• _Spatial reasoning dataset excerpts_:

___

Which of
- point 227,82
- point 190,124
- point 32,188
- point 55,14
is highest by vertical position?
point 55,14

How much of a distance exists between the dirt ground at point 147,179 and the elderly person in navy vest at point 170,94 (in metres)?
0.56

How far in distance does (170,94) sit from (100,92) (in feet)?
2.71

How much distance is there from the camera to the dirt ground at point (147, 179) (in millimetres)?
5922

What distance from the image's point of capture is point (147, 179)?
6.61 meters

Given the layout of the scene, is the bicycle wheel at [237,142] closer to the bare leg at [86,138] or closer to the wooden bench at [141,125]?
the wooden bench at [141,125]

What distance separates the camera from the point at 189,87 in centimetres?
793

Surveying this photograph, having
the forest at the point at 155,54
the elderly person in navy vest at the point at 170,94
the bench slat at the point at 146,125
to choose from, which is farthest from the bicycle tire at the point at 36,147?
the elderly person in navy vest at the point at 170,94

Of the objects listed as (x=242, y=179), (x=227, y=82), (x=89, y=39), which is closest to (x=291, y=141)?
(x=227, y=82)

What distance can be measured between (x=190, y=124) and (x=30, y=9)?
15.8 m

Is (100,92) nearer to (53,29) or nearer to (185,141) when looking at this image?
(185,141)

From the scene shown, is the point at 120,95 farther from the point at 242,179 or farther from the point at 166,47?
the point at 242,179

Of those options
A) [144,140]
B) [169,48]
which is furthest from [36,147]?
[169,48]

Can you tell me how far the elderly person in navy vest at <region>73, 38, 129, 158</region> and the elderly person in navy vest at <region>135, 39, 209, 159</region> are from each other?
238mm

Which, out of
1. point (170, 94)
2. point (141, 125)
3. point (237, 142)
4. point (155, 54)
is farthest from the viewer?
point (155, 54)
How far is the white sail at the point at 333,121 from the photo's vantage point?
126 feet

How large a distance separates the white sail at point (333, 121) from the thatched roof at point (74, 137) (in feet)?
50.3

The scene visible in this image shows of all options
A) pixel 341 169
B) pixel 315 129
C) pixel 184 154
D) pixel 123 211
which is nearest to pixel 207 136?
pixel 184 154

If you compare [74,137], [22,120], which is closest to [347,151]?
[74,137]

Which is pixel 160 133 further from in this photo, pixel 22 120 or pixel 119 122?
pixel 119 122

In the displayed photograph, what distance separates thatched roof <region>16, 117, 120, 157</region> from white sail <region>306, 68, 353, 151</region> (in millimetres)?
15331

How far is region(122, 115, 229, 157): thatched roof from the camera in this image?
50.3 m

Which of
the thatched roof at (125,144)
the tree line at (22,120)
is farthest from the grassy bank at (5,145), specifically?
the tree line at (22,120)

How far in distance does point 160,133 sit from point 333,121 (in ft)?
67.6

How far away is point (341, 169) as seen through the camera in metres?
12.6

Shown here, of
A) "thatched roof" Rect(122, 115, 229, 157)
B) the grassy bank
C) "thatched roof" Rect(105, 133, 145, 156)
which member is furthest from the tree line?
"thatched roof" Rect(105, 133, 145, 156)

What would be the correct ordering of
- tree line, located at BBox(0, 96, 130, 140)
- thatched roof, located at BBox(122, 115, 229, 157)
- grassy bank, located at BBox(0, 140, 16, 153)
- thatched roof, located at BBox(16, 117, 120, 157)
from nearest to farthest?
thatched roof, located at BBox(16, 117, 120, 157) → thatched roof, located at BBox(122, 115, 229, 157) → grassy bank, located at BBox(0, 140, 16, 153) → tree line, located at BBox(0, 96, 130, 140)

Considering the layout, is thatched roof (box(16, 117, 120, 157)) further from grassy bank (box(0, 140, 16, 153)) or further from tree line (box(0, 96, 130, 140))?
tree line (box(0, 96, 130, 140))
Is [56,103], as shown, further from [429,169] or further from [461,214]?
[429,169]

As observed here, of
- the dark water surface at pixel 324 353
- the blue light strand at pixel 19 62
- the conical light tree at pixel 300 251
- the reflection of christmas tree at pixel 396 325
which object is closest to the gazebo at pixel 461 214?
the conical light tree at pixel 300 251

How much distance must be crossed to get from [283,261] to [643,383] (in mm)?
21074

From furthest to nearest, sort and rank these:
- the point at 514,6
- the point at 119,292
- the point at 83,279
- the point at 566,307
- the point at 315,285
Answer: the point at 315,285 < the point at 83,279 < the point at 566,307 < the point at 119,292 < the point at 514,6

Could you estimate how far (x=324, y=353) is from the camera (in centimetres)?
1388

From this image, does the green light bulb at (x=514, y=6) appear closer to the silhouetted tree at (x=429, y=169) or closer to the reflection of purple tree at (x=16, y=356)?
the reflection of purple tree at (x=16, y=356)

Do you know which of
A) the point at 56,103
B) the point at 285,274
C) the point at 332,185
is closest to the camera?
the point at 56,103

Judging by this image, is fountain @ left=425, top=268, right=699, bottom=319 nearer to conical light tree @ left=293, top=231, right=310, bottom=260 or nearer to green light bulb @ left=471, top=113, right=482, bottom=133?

___

• _EXERCISE PROMPT_: Can you copy the listing above in full, line for line, without changing anything?

• _SOLUTION_:
Which of
- point 227,82
- point 190,124
- point 32,188
- point 55,14
is highest by vertical position?
point 55,14

How much of a distance exists between the dirt ground at point 147,179 and the elderly person in navy vest at point 170,94 (in metres)?
0.56

How far in distance does (170,94) sit from (100,92) (in feet)?
2.71

How much distance is there from the camera to the dirt ground at point (147, 179) (in millimetres)?
5922

What distance from the image's point of capture is point (147, 179)?
6.61 meters

Given the layout of the scene, is the bicycle wheel at [237,142] closer to the bare leg at [86,138] or closer to the wooden bench at [141,125]?
the wooden bench at [141,125]

What distance separates the camera from the point at 189,87 in centimetres?
793

Surveying this photograph, having
the forest at the point at 155,54
the elderly person in navy vest at the point at 170,94
the bench slat at the point at 146,125
to choose from, which is farthest from the bicycle tire at the point at 36,147?
the elderly person in navy vest at the point at 170,94

Of the objects listed as (x=242, y=179), (x=227, y=82), (x=89, y=39), which is closest to (x=291, y=141)?
(x=227, y=82)

What distance can be measured between (x=190, y=124) and (x=30, y=9)?
15.8 m

Is (100,92) nearer to (53,29) or nearer to (185,141) when looking at this image?
(185,141)

From the scene shown, is the point at 120,95 farther from the point at 242,179 or farther from the point at 166,47?
the point at 242,179

Of those options
A) [144,140]
B) [169,48]
which is furthest from [36,147]?
[169,48]

Can you tell me how far the elderly person in navy vest at <region>73, 38, 129, 158</region> and the elderly person in navy vest at <region>135, 39, 209, 159</region> are from each other?
238mm

Which, out of
1. point (170, 94)
2. point (141, 125)
3. point (237, 142)
4. point (155, 54)
is farthest from the viewer?
point (155, 54)
How far is the white sail at the point at 333,121 from the photo's vantage point?
126 feet

How large a distance separates the white sail at point (333, 121) from the thatched roof at point (74, 137) (in feet)?
50.3

The scene visible in this image shows of all options
A) pixel 341 169
B) pixel 315 129
C) pixel 184 154
D) pixel 123 211
which is nearest to pixel 207 136?
pixel 184 154

If you compare [74,137], [22,120], which is closest to [347,151]?
[74,137]

Which is pixel 160 133 further from in this photo, pixel 22 120 or pixel 119 122?
pixel 119 122

In the displayed photograph, what distance separates thatched roof <region>16, 117, 120, 157</region> from white sail <region>306, 68, 353, 151</region> (in millimetres)?
15331

How far is region(122, 115, 229, 157): thatched roof from the camera in this image?
50.3 m

Which of
the thatched roof at (125,144)
the tree line at (22,120)
is farthest from the grassy bank at (5,145), specifically?
the tree line at (22,120)

How far in distance does point 160,133 sit from point 333,121 (in ft)?
67.6

How far away is point (341, 169) as seen through the camera in metres?
12.6

Shown here, of
A) "thatched roof" Rect(122, 115, 229, 157)
B) the grassy bank
C) "thatched roof" Rect(105, 133, 145, 156)
which member is furthest from the tree line?
"thatched roof" Rect(105, 133, 145, 156)

What would be the correct ordering of
- tree line, located at BBox(0, 96, 130, 140)
- thatched roof, located at BBox(122, 115, 229, 157)
- grassy bank, located at BBox(0, 140, 16, 153)
- thatched roof, located at BBox(16, 117, 120, 157)
from nearest to farthest?
thatched roof, located at BBox(16, 117, 120, 157) → thatched roof, located at BBox(122, 115, 229, 157) → grassy bank, located at BBox(0, 140, 16, 153) → tree line, located at BBox(0, 96, 130, 140)

Considering the layout, is thatched roof (box(16, 117, 120, 157)) further from grassy bank (box(0, 140, 16, 153)) or further from tree line (box(0, 96, 130, 140))?
tree line (box(0, 96, 130, 140))
Is [56,103], as shown, further from [429,169] or further from [461,214]?
[429,169]

As observed here, of
- the dark water surface at pixel 324 353
- the blue light strand at pixel 19 62
- the conical light tree at pixel 300 251
- the reflection of christmas tree at pixel 396 325
which object is closest to the gazebo at pixel 461 214?
the conical light tree at pixel 300 251

How much distance must be crossed to get from [283,261] to [643,383] (in mm)?
21074

From furthest to nearest, sort and rank these:
- the point at 514,6
- the point at 119,292
- the point at 83,279
- the point at 566,307
- the point at 315,285
Answer: the point at 315,285 < the point at 83,279 < the point at 566,307 < the point at 119,292 < the point at 514,6

Could you estimate how far (x=324, y=353) is from the camera (in centimetres)?
1388

From this image, does the green light bulb at (x=514, y=6) appear closer to the silhouetted tree at (x=429, y=169) or closer to the reflection of purple tree at (x=16, y=356)?
the reflection of purple tree at (x=16, y=356)

Do you know which of
A) the point at 56,103
B) the point at 285,274
C) the point at 332,185
is closest to the camera?
the point at 56,103

Judging by this image, is fountain @ left=425, top=268, right=699, bottom=319 nearer to conical light tree @ left=293, top=231, right=310, bottom=260 or nearer to green light bulb @ left=471, top=113, right=482, bottom=133?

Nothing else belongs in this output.